In the forum thread on limited-slip differentials, what advantages does Joel give for a 1.5 way unit over the 2 way?

---------- Text provided

# OS Gieken LSD



## augimatic (Mar 23, 2004)

I spent the weekend at Enonvativ in Torrance CA. BTW, they have a working KA turbo there making 700HP, I saw it with my own eyes so I don't know the big deal is with the KA-T drama. You're gonna start seeing those things pop up every where with in the next few years. But Non the shop owner there took me out in one of his D1 drift cars, he had 3 there, one of which is the KA-T that I was talking about, it was in last D1 GP if anyone was paying attention to it, any way, the main point is that He took me out to show me how the LSD works. I know it was just a sales thing to get me to buy parts from them but I got to thinking, I'm rushing myself to get a front clip and sending myself to the poor house, so instead of all the drama, I'm gonna take it slow and set my car up for the SR20 Swap when everything is perfect. So for 1300.00 I'm getting the OS Geiken LSD put in my car this month. I can't pay him till the 19th and it'll take a week for it to get here. But I can't wait!! My car is gonna handle so much better. But after that I'm doing wheels and coilovers. No short cuts for my baby. I talked to a dude at fueled performance, since I'm commited to not taking any short cuts...hence the 1300.00 LSD that I'm getting, I considering getting the RB20 put in instead....descions descions....


----------



## Joel (Jun 11, 2003)

Its nice getting all new stuff but with mech diffs a second hand one is almost always as good as a new one and costs half as much.

But good luck with your purchase! Is that the diff and housing or just the centre?


----------



## Nismo14-180 (Mar 31, 2004)

What kind of coilovers are you looking at? Dont get a RB, stick with the SR. Parts for any RB motor are insane.


----------



## augimatic (Mar 23, 2004)

I want the RB for a few reasons, power and to be different. The guys at fueled performance have been talking to me about it and I'm kinda sold on the idea, in fact I'm ordering a exedy clutch for it in a few weeks along with some of the other in's and out's, unless I have a really bad sales month or stretch of months, I should have that swap done before the end of the 3rd quarter. Everyone has SR's and I don't want a KA-T, the only working kit is 7000.00.

I'm torn right now, I've talked to a few people and am thinking now that maybe I should just go with a Nismo LSD or something out of a skyline for 600.00. Then I can finally get a surf board, I do live in CALI......


----------



## AlexAtMyNismo (Apr 16, 2004)

I would strongly recommend the Nismo 2 way lsd.....i have personally drifted a car with this LSD....and wow!......That things locks in a heartbeat right when you want it to..... nice and predictable. Plus if you live in Torrance, i could recommend at least two shops that could do the install for around $100.....Check out the Nismo 2 way here:My Nismo.com 

-Alex B.


----------



## augimatic (Mar 23, 2004)

how do I order, just off the site? and it the price 699.00?


----------



## Joel (Jun 11, 2003)

1.5 way would also be worth it. Not as 'violent' as the 2 way and less understeer if you are not used to a mech diff.


----------



## ronaldo (Feb 23, 2004)

--------------------
---------- Data excerpts

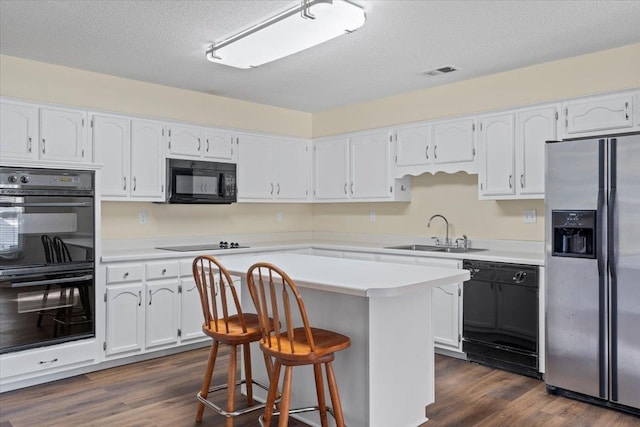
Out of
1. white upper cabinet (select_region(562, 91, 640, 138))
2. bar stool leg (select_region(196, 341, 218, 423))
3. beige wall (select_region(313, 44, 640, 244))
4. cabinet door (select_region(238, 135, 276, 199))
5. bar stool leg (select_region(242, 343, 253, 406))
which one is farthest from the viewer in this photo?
cabinet door (select_region(238, 135, 276, 199))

--------------------

Solution for this task =>
It is not as "violent" as the 2 way and produces less understeer for a driver who is not used to a mechanical differential.